Nancy’s Home Cooking to re-open November 1st!

Just announced! Nancy’s Home Cooking in Clintonville will re-open after some renovations. Nancy’s closed on June 1st after the owner Cindy King announced her need to retire because of medical and financial difficulties. The community really came together to try and raise money for Cindy and the restaurant. And the best part about them re-opening? Breakfast served all day!

We managed to make one last visit, just a couple days before they closed. A lot of people were taking pictures of the place, folks who probably had visited more than once over Nancy’s forty-year history. I’m very glad to see this Columbus institution is coming back.

You can read the full article by ThisWeekNews here.

Snowville Creamery milk

We recently started buying Snowville Creamery milk again. We just got sick of buying cheap-as-free milk that really didn’t have much nutritional value to it. Even if Snowville’s milk costs more, it’s more than worth the trade-off in taste and quality, not to mention the support of a local dairy. If you have never tasted Snowville Creamery milk, you need to do so immediately. When God told the Israelites that they were going to the land of milk and honey, this is the milk He meant.
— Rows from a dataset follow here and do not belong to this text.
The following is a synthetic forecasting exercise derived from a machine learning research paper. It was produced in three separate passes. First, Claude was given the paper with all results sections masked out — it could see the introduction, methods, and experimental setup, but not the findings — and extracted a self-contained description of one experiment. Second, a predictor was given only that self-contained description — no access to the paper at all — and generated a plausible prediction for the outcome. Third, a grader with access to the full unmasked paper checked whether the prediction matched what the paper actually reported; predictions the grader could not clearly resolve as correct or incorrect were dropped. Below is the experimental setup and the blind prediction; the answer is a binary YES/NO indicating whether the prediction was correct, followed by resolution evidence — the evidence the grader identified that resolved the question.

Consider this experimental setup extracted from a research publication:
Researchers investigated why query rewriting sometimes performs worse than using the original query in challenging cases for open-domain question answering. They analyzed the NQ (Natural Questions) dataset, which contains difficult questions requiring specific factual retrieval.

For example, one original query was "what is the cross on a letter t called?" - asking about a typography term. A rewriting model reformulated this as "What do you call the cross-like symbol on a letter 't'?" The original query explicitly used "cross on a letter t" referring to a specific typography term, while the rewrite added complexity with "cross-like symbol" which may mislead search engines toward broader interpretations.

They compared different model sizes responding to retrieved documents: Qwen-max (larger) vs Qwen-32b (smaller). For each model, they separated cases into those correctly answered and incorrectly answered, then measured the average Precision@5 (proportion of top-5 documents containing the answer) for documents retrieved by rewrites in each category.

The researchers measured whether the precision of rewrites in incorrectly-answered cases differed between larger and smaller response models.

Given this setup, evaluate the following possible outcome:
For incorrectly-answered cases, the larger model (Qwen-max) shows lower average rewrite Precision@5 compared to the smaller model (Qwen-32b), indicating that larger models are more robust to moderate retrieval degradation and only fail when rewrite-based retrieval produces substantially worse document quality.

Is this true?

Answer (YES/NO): YES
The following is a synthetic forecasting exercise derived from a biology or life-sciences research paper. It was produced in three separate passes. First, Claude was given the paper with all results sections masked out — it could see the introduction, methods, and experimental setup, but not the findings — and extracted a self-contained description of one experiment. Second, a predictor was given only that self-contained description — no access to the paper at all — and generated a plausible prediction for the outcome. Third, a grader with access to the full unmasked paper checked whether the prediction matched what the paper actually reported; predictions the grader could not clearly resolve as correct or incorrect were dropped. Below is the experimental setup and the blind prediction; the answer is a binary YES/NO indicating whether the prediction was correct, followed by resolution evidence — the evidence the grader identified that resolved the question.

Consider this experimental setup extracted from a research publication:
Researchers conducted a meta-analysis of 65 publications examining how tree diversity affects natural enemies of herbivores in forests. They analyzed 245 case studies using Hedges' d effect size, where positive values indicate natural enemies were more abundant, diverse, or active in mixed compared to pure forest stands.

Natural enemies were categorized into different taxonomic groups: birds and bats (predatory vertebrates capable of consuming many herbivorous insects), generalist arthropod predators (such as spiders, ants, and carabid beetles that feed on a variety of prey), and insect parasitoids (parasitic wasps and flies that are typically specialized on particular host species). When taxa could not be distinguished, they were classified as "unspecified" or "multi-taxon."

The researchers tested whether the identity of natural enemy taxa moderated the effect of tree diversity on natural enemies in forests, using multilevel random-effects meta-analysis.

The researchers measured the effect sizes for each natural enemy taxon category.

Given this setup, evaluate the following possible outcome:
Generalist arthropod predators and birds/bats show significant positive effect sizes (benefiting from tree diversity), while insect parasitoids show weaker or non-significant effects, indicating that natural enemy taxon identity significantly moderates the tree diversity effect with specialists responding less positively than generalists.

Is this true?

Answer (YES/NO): NO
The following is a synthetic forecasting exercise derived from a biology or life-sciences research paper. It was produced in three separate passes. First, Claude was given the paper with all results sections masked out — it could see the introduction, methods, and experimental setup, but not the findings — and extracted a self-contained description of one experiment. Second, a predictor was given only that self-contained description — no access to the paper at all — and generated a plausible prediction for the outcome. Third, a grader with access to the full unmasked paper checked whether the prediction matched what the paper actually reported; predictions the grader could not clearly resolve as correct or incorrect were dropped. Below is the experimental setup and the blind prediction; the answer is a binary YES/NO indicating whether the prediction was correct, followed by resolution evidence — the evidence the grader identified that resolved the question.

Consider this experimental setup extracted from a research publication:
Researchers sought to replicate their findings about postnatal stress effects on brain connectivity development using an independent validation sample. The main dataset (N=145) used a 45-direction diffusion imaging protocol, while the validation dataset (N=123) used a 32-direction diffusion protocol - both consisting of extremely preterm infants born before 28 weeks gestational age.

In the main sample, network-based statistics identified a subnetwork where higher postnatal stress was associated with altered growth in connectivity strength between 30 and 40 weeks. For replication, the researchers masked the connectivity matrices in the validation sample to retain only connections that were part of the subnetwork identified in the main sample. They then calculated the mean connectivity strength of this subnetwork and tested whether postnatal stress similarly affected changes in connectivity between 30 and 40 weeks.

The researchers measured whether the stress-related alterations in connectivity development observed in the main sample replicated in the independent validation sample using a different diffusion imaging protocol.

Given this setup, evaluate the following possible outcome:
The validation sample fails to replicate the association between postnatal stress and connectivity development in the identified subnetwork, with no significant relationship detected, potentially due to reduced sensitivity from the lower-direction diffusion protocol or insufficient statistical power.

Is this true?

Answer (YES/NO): NO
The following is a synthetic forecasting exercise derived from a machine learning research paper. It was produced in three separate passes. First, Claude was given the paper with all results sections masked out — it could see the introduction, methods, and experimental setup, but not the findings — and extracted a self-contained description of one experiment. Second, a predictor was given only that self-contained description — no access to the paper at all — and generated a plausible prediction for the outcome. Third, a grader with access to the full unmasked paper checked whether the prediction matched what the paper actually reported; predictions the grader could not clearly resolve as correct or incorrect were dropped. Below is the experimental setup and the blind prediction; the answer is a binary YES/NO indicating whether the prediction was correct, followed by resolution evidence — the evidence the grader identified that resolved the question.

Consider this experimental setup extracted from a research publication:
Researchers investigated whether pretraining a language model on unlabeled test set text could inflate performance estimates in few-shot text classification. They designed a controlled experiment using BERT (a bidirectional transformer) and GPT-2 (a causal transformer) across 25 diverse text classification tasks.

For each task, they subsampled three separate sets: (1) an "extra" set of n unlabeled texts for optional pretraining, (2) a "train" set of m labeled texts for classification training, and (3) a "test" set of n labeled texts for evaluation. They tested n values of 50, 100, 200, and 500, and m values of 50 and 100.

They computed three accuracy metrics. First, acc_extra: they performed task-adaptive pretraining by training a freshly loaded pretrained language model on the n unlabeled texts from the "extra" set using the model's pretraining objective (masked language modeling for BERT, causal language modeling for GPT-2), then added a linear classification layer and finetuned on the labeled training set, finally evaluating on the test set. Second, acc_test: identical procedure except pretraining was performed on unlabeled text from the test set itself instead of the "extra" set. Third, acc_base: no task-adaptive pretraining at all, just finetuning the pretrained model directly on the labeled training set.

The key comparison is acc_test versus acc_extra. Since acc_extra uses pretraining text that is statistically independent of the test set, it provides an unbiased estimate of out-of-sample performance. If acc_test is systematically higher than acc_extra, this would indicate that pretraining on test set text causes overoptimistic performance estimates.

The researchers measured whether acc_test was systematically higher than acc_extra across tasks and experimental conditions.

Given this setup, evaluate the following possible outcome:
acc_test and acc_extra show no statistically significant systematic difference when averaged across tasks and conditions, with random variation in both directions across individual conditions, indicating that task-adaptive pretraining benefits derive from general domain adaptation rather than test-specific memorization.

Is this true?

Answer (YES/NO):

There’s really not a big point to this post, other than to say that I like Snowville’s milk, and that as a common breakfast ingredient, milk like this is important. It makes your coffee better, your cereal better, your scrambled eggs (if you prefer to add milk) better, your waffles and pancakes, and your overall breakfast better.

A fun side note: I had the pleasure of meeting Warren Taylor, owner of Snowville, while appearing on a locavorism panel hosted by WCBE back in July. Before the discussion started, he shared a coffee drink with me called the Snowville Sunrise. It consists of four shots of espresso, with an equal portion of Snowville’s heavy whipping cream. Enough caffeine and calories to keep you going during a busy spell. Warren said you can drink maybe one of those a week, at the most. Wow!

Their information:
Snowville Creamery
32623 State Route 143
Pomeroy, Ohio 45769
(740) 698-2340
Twitter: snowvillecream

Return of the Hash Browns

Third time’s the charm! Using the last of the potatoes, I took some more readers’ suggestions and made hash browns again. This time I didn’t peel the potatoes – trying to preserve more of the nutritional value of the spuds. Much easier that way, and it didn’t seem to affect the final outcome.
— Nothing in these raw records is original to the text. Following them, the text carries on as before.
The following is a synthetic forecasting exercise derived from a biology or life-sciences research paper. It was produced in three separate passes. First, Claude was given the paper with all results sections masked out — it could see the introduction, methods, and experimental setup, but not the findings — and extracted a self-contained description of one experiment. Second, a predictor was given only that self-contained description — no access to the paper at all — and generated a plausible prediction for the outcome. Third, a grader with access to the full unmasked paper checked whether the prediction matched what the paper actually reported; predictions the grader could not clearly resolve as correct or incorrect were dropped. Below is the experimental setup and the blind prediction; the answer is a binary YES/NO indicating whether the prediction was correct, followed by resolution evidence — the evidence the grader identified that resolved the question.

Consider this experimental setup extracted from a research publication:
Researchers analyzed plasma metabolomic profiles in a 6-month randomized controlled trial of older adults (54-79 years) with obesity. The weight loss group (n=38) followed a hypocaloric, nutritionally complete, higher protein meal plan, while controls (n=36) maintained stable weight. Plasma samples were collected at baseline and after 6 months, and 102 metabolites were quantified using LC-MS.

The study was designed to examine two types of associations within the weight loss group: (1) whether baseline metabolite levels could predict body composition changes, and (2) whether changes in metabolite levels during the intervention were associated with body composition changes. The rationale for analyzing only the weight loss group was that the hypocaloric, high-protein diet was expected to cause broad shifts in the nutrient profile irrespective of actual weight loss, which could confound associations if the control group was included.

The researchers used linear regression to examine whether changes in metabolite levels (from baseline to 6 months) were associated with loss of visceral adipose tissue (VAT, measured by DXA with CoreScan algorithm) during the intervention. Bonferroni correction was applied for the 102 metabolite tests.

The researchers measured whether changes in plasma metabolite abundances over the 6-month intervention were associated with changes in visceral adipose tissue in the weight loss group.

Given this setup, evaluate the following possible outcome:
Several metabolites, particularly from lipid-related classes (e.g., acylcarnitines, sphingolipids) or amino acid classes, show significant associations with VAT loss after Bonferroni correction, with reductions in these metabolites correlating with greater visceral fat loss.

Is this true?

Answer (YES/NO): NO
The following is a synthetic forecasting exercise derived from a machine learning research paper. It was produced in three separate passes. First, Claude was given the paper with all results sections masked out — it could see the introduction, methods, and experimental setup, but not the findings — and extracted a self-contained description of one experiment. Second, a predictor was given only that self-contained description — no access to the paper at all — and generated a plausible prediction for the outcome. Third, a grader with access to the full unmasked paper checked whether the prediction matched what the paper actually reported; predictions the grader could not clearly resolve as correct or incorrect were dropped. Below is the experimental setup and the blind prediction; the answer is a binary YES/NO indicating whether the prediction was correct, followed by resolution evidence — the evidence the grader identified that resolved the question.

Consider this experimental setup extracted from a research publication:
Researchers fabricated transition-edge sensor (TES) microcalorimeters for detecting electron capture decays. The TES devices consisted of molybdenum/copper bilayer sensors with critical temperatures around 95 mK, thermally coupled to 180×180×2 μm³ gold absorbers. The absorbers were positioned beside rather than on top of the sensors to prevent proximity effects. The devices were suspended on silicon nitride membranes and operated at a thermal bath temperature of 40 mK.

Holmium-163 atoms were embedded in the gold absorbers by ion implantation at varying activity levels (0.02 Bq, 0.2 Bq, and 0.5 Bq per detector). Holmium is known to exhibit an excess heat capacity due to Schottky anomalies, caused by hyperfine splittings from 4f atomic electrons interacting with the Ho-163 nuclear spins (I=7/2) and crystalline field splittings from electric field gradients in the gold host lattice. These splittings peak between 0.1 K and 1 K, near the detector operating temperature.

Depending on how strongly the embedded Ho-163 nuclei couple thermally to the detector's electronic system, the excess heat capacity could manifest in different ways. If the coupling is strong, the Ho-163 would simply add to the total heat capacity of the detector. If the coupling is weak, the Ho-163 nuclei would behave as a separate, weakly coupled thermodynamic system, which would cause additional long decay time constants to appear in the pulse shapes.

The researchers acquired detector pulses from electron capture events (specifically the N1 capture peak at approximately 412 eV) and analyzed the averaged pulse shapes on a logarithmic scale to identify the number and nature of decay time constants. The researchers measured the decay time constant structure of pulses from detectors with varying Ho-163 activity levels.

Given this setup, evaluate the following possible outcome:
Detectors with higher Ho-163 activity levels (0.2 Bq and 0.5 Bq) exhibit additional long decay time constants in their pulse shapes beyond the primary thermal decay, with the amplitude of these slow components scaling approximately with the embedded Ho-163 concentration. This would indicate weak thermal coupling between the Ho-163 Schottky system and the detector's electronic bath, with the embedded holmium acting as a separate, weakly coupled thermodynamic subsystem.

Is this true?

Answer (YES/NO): NO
I made a lot of potatoes this time. A lot. More than one person should eat in one sitting. Laid them out on paper towels again, and took the suggestion of salting them to draw out more of the moisture.

I think my main problem is that I’m impatient. I know I should keep soaking and re-soaking the potatoes, but I get hungry and throw them in the pan early.

It makes sense, though, when I think back to almost any visit to a breakfast diner. They typically have a lot of potatoes – hashed or chunked – just sitting on the grill. They leave the potatoes there to keep browning, then scoop them up as needed.

That being said, we got our best browning yet. I was little more patient and let them sit in the pan longer. That’s the key, I think, especially if your potatoes are still wet. The color of the potatoes still seems a little off – a little too dark. Any ideas? Is it because of the moisture? Does the butter burn (although I don’t think it did)? But they tasted fine, especially with another fried egg on top. Although I forget to get a picture of the final product. Next time!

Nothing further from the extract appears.